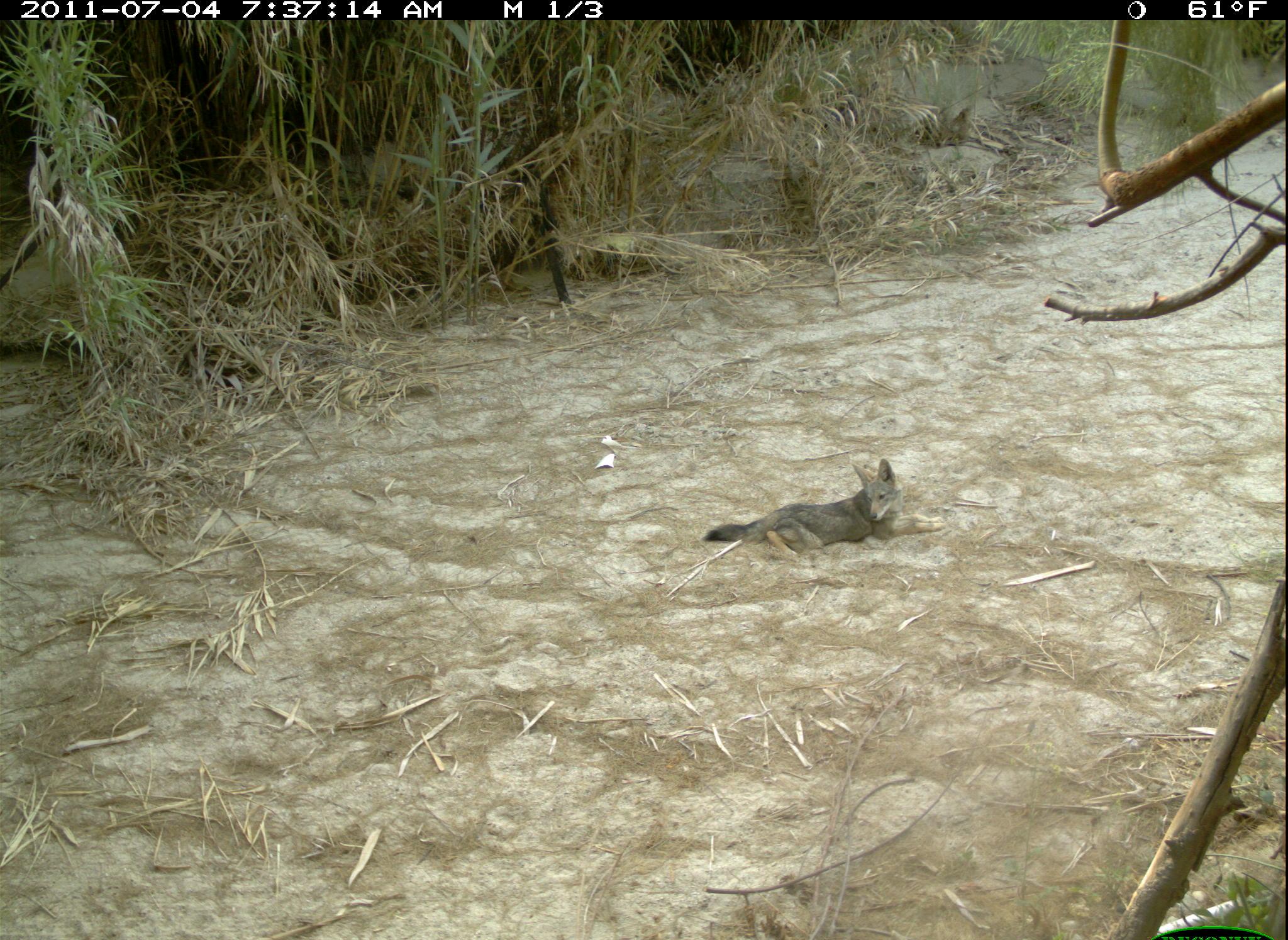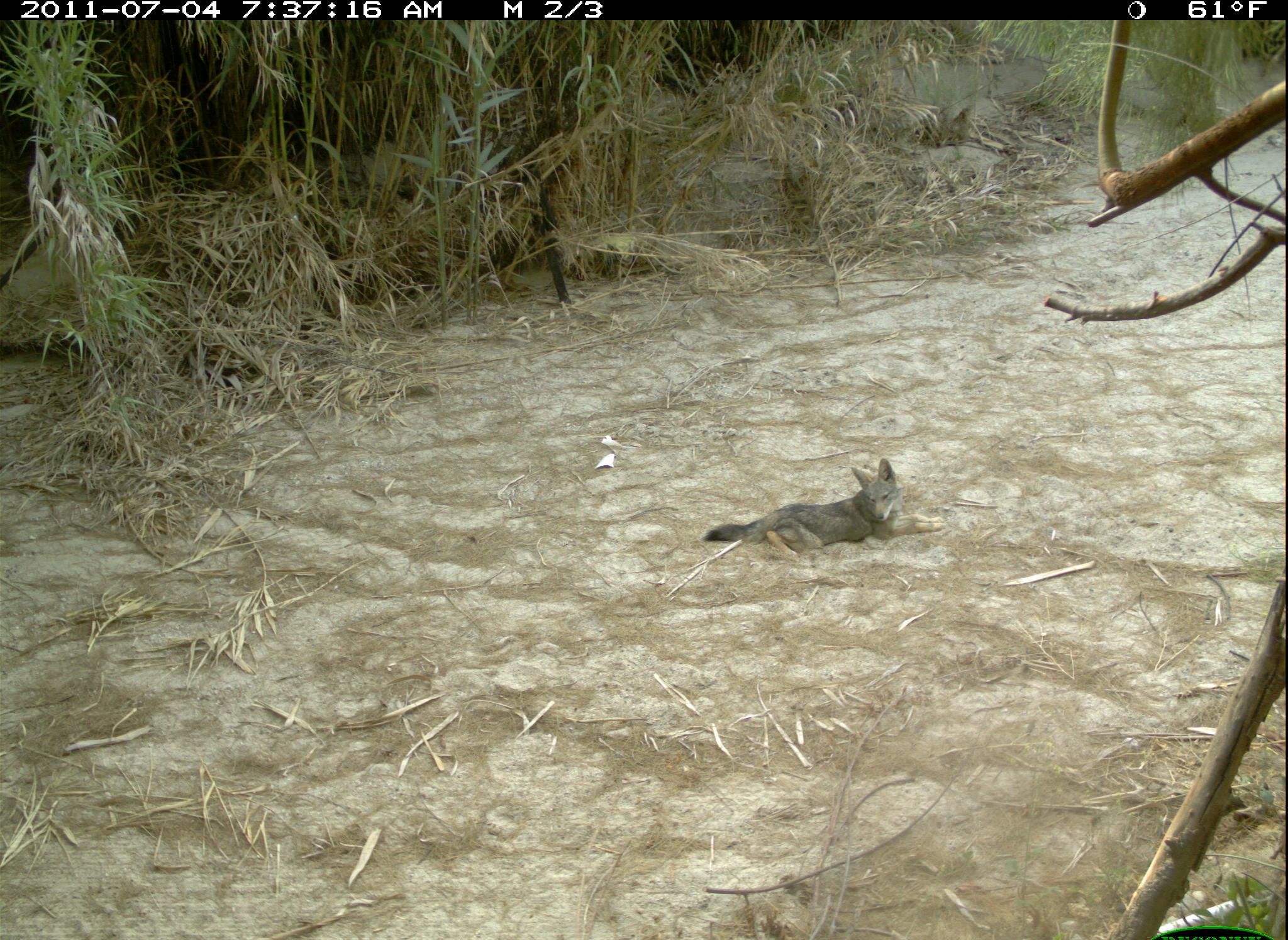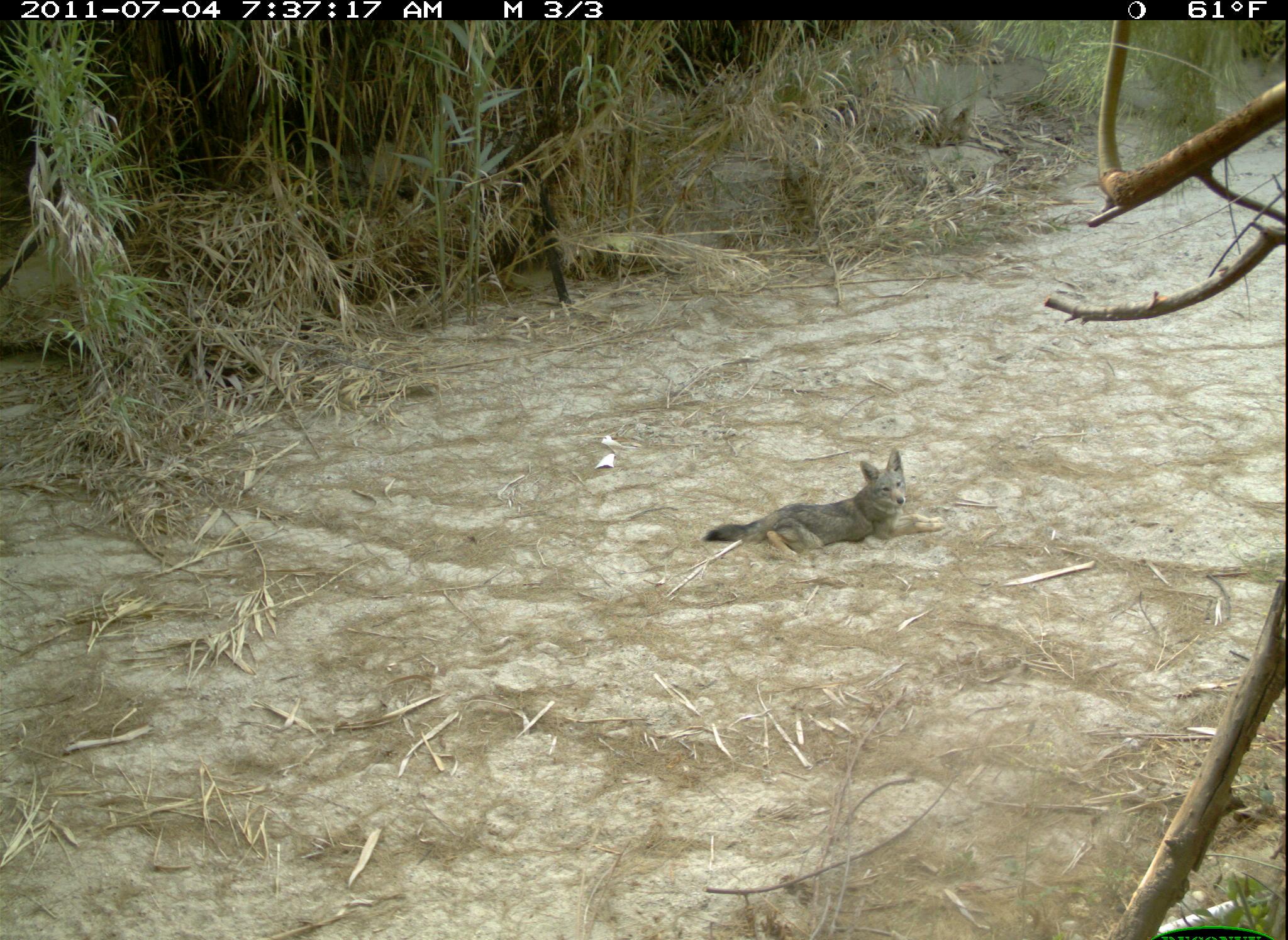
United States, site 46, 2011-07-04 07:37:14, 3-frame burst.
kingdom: Animalia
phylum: Chordata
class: Mammalia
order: Carnivora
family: Canidae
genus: Canis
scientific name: Canis latrans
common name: coyote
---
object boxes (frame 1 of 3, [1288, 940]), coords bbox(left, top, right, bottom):
coyote: bbox(705, 445, 960, 590)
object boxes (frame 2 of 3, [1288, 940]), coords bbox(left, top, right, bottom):
coyote: bbox(702, 449, 961, 588)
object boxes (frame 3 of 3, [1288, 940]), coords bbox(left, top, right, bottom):
coyote: bbox(684, 416, 972, 609)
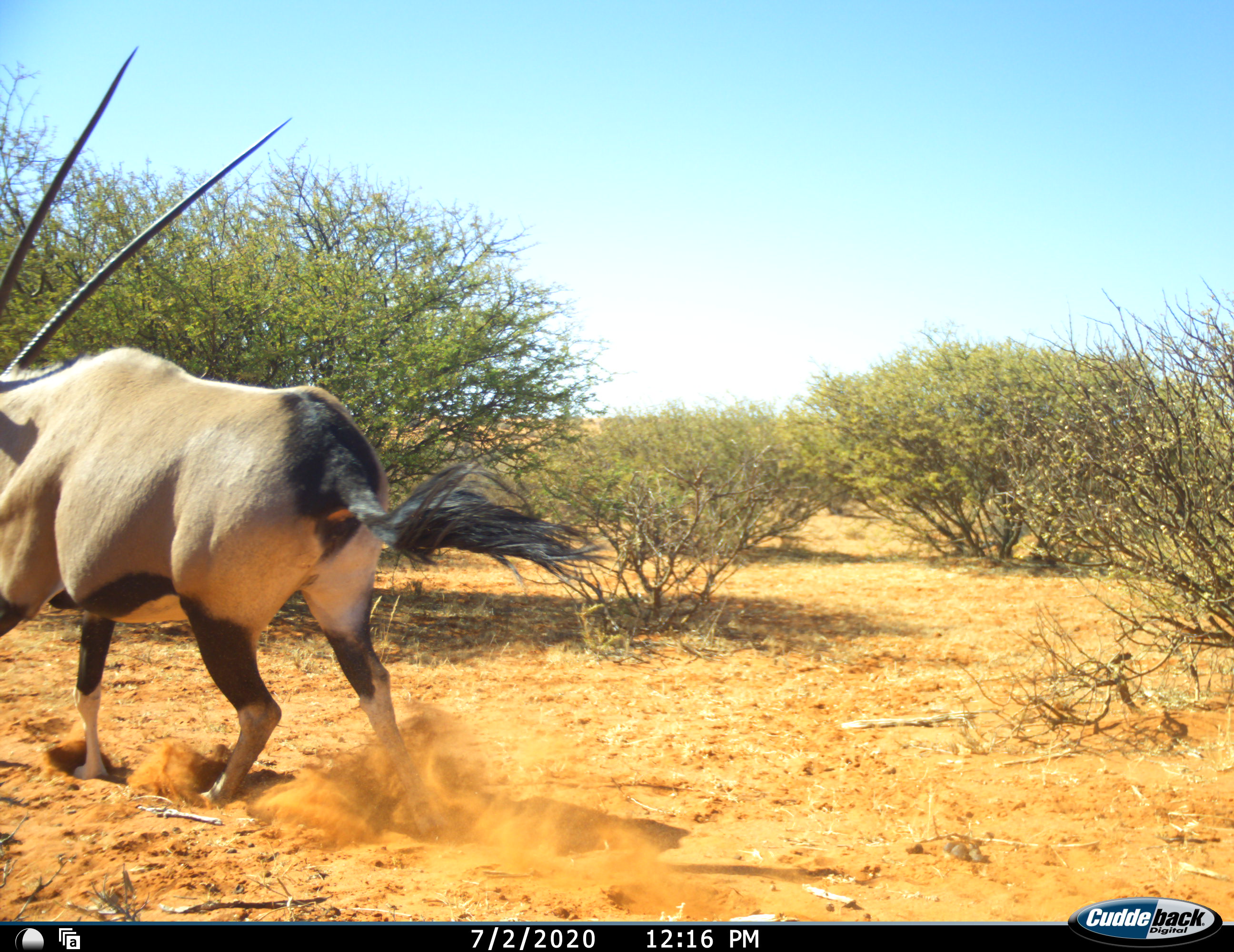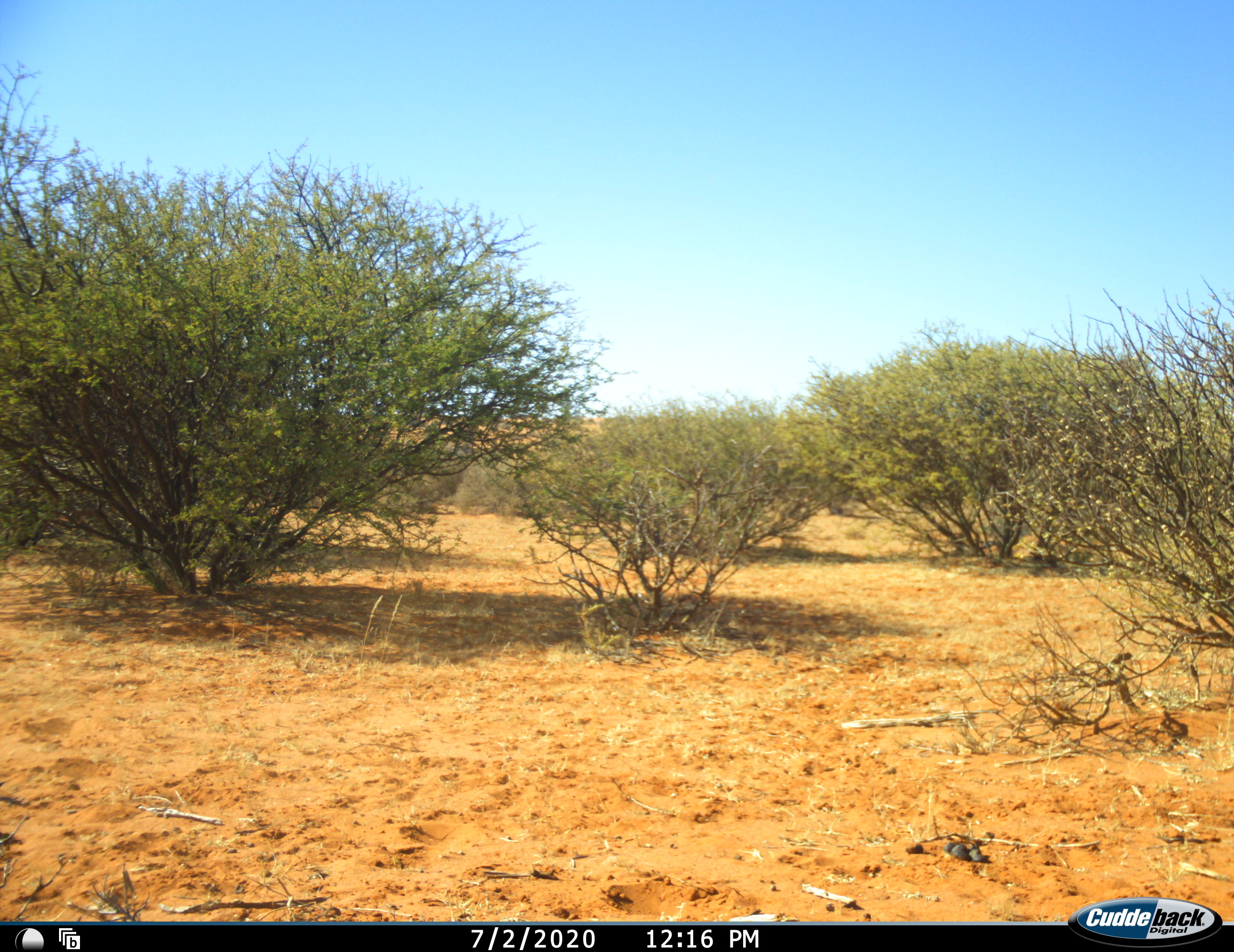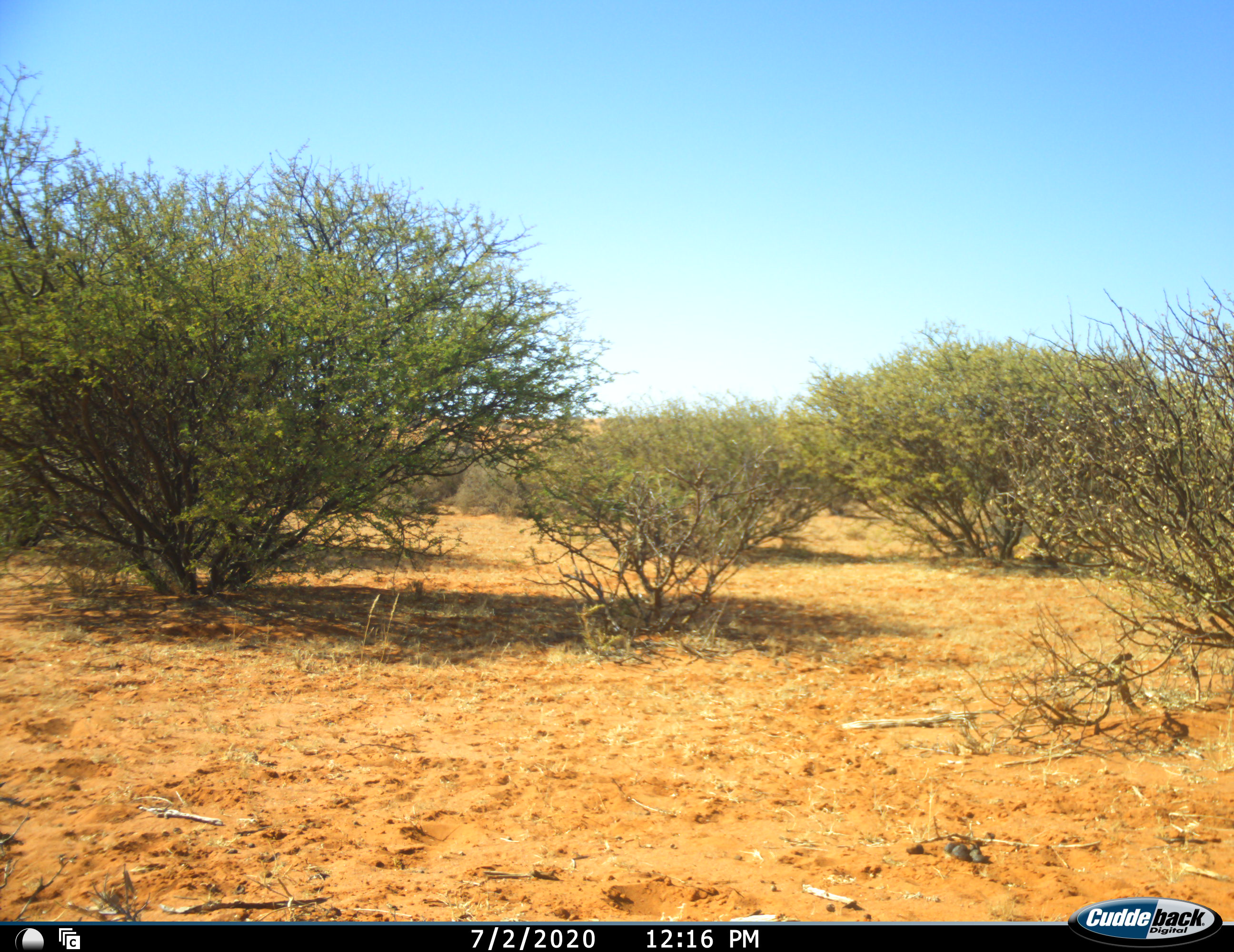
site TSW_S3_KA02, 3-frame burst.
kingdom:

**What is expected:**
State how many lines in the entries hold "burst". Nothing should come before or after the number.

**Reply to the exercise:**
2